Mr. Madoff seemed to produce steady, positive returns no matter how the market moved. Over time, Mr. Markopolos realized that Mr. Madoff was nothing more than a charlatan, so he spent years tracking his moves and reporting them to the Securities and Exchange Commission.

The culmination of his analysis was a memo Mr. Markopolos sent to regulators in 2005 that he titled “The World’s Largest Hedge Fund Is a Fraud.” It outlined his suspicions in more detail and invited officials to check his theories.

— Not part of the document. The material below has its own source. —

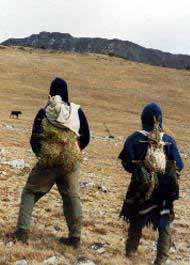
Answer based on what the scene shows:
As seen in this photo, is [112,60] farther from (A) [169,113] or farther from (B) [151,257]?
(B) [151,257]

But it wasn’t the S.E.C. that finally put an end to Mr. Madoff’s elaborate scheme; it was Mr. Madoff’s sons who turned him in to authorities.

Still, Mr. Markopolos is being hailed as the man that first exposed the fraud, shining the limelight down on a man who is reluctant to step inside of it.

“Why would people think I feel good about this?” Mr. Markopolos asked at one point in a series of recent interviews with The Boston Globe. “People think I’m a hero, but I didn’t stop him. He stopped himself.”

While the limelight may be blinding, it hasn’t stopped Mr. Markopolos from fielding calls from publishers and movie producers. He told The Globe that he was reluctant to take the leading-man role and that he was not interested in cooperating with many of the authors and filmmakers — and he worries that Hollywood will take liberties with the story.

“They’ll just add in sex and violence,” he said.